Who cares what you actually learned, or that you finished all the coursework
for your degree, or how well you did in those classes. All that would matter
would be: did you pay off those loans?? And now you've actually created a
generation of indentured servants.

------
rckoepke
What's the root problem that's trying to be solved? Allowing people to finally
discharge student loans in bankruptcy, or increasing private liquidity in
education lending?

This seems like it all reverts to a tax policy in the end, as these loans are
guaranteed by the federal government. We either tax everyone (free college,
allowing bankruptcy discharge) or individuals (no discharge, pay back loan).

The questions should be: what do want as a society, and "will allowing
students to discharge public loan debt cause a greater GDP increase than the
loss of tax revenue from them not paying back the loan"

As long as the fed gov is guaranteeing them, it's just "taxes" with extra
layers of obfuscation. We pretended they were loans and now people are trying
to solve a loan problem instead of a tax problem.

It will become a loan problem if/when the loans are private. And a policy
problem at that point if employers can no longer get educated workers.

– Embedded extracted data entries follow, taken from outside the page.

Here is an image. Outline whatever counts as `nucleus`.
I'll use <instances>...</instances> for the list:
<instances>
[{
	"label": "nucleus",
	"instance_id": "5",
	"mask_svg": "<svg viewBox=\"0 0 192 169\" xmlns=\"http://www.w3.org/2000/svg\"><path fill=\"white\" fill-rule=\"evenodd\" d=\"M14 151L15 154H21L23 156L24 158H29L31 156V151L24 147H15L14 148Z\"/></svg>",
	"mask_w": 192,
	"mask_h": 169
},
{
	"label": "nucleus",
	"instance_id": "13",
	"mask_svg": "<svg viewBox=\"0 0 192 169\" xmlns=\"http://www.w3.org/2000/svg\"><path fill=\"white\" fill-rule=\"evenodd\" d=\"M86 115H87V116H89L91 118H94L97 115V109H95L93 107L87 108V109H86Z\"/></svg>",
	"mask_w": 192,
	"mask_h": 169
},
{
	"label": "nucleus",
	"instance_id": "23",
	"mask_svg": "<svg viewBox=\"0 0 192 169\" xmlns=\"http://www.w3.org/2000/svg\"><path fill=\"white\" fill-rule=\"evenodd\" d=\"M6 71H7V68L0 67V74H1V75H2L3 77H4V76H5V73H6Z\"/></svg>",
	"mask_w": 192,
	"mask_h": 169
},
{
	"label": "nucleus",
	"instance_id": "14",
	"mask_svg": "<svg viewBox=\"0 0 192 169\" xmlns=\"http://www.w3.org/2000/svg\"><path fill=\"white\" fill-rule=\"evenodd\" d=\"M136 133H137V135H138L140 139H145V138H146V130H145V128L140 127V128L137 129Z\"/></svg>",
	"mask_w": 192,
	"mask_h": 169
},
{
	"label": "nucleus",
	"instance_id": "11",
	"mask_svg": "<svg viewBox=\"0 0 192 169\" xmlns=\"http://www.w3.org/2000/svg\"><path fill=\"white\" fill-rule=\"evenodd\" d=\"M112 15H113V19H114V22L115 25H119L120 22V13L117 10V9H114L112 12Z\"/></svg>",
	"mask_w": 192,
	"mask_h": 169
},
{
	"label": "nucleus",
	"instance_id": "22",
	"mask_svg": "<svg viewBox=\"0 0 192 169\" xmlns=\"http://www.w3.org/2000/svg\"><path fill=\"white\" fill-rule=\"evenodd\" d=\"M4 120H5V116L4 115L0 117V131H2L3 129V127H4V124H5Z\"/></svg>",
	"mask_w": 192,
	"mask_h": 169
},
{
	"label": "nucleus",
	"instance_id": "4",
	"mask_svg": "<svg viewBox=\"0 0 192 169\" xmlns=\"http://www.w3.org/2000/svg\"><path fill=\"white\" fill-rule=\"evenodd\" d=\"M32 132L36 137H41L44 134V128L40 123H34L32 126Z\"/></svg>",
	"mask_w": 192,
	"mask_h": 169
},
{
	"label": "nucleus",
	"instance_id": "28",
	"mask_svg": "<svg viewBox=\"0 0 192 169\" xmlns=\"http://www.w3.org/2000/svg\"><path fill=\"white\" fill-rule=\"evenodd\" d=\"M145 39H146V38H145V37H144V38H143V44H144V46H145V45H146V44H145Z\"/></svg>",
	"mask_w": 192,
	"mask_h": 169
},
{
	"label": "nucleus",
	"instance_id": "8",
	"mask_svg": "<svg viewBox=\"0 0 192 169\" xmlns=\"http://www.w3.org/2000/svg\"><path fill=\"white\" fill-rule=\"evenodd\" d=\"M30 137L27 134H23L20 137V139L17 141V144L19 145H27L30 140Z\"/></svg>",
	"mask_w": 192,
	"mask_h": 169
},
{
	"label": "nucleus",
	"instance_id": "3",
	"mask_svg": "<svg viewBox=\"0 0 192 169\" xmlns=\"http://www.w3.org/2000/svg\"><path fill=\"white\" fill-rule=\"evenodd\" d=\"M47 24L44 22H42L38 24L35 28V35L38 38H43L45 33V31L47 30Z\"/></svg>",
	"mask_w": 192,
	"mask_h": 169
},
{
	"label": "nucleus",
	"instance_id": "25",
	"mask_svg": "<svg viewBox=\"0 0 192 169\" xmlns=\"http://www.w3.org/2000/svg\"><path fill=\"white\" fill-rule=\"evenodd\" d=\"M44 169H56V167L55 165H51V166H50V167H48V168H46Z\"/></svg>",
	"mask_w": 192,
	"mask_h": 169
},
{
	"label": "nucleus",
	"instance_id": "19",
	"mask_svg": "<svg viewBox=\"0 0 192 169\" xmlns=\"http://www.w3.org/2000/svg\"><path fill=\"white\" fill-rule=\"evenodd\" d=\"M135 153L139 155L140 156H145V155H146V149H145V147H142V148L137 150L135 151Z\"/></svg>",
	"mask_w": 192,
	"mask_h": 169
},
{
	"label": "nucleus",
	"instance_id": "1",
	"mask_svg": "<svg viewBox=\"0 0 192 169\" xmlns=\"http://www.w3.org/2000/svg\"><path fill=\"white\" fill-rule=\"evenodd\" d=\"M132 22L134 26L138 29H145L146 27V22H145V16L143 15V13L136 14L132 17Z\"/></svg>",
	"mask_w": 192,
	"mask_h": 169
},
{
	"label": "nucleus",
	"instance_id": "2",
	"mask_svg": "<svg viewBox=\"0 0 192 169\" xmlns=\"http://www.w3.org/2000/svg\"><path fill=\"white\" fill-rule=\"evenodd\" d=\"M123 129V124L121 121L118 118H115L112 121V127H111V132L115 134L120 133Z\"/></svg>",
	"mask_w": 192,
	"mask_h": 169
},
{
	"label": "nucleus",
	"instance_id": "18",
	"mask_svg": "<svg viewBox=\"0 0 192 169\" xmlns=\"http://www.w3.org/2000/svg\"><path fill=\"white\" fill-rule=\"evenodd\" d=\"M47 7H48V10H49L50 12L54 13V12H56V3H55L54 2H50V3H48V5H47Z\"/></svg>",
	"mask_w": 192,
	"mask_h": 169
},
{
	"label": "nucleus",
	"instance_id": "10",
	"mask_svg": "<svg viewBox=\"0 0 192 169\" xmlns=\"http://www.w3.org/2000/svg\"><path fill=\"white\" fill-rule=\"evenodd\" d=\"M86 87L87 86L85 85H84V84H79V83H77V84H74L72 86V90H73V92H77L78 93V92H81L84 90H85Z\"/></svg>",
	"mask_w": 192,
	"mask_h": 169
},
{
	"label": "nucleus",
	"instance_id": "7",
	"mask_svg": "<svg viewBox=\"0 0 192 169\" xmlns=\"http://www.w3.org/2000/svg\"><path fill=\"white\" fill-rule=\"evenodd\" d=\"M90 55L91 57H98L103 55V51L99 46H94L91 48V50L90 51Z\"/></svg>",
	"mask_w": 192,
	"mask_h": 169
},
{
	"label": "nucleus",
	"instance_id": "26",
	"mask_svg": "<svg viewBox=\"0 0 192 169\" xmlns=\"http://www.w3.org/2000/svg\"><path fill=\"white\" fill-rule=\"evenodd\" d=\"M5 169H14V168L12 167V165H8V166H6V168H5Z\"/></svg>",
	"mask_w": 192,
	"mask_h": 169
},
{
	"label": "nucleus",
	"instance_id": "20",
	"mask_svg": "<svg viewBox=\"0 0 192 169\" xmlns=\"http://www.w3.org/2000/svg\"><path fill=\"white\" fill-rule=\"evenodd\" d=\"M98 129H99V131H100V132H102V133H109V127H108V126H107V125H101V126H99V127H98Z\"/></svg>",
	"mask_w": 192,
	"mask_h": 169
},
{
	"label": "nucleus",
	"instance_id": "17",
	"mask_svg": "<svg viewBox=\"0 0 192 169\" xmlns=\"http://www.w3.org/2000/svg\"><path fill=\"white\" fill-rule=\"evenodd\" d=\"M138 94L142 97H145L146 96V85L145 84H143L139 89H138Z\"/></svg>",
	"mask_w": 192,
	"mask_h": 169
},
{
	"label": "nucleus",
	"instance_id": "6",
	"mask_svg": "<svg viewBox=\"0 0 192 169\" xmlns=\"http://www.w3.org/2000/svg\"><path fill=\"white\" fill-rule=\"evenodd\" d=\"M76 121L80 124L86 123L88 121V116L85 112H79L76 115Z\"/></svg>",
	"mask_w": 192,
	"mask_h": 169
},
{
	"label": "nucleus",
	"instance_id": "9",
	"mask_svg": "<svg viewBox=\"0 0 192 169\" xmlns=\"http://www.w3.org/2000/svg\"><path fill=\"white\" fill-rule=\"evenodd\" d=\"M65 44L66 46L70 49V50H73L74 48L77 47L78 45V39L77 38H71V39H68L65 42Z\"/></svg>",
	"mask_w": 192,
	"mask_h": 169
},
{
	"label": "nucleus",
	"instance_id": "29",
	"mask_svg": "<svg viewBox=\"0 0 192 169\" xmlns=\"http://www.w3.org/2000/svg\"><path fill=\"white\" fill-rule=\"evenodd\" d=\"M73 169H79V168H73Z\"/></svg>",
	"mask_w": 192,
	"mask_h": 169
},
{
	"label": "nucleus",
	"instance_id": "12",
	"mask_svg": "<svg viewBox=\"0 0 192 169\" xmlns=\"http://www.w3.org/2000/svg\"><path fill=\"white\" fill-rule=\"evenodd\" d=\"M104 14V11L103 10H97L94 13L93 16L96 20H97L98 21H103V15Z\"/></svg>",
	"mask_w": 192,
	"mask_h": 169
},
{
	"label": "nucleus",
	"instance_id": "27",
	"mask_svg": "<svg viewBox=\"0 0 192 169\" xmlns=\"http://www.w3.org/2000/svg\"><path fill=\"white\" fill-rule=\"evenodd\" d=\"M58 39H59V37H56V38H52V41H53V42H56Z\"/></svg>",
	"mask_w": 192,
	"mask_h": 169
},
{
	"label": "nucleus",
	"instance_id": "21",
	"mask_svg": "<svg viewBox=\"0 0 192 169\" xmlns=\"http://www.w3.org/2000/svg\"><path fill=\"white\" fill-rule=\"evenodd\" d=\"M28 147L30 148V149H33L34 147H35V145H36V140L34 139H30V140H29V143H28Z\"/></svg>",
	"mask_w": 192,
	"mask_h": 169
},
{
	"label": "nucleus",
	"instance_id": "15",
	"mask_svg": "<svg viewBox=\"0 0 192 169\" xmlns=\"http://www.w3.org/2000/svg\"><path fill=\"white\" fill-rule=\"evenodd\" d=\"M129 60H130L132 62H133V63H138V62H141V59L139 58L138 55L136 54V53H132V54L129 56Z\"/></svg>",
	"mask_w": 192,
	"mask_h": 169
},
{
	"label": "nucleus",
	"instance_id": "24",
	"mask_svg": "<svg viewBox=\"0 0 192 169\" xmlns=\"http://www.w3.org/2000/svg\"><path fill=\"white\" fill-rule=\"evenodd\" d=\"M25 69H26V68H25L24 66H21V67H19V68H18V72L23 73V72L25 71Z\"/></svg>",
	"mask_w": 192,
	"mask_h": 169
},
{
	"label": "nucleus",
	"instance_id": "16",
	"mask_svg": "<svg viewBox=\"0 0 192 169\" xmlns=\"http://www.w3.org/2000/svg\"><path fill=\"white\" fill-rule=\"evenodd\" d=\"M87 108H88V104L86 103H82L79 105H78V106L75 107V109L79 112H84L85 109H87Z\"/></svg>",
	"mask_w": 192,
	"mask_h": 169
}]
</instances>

I've always argued that the most business friendly thing a gov can do is
provide highly educated workers at a steep subsidy for businesses to use as
human resources. Always astounds me when "pro business" people want to slash
education.

------
OrangeMango
Repossessing an asset has nothing to do with punishing the borrower and
everything to do with giving the lender something they can sell to make
themselves as whole as possible.

Being able to buy a degree at public auction is absurd.

------
downerending
I had this happen, in a small way, after grad school. After I graduated, the
university revoked some small stipend I was getting (a few hundred dollars)
because I had somehow failed to qualify in the final semester. After that,
they refused transcripts until they were repaid, so they pretty much had me
over a barrel.

Got the last laugh, though, as they hammered me for donations to the alumni
association for the next two decades. Not one penny.

------
siberianbear
I'm no expert on the topic, but it seems likely to me that there is a
significant number of people defaulting on student loans but did not finish
their degree program. I'd also speculate that the people who did complete
their degree program are less likely to be in default than those who dropped
out.

------
pmiller2
At this point, I would gladly zero out my student loans in exchange for my
undergrad and grad schools disavowing me.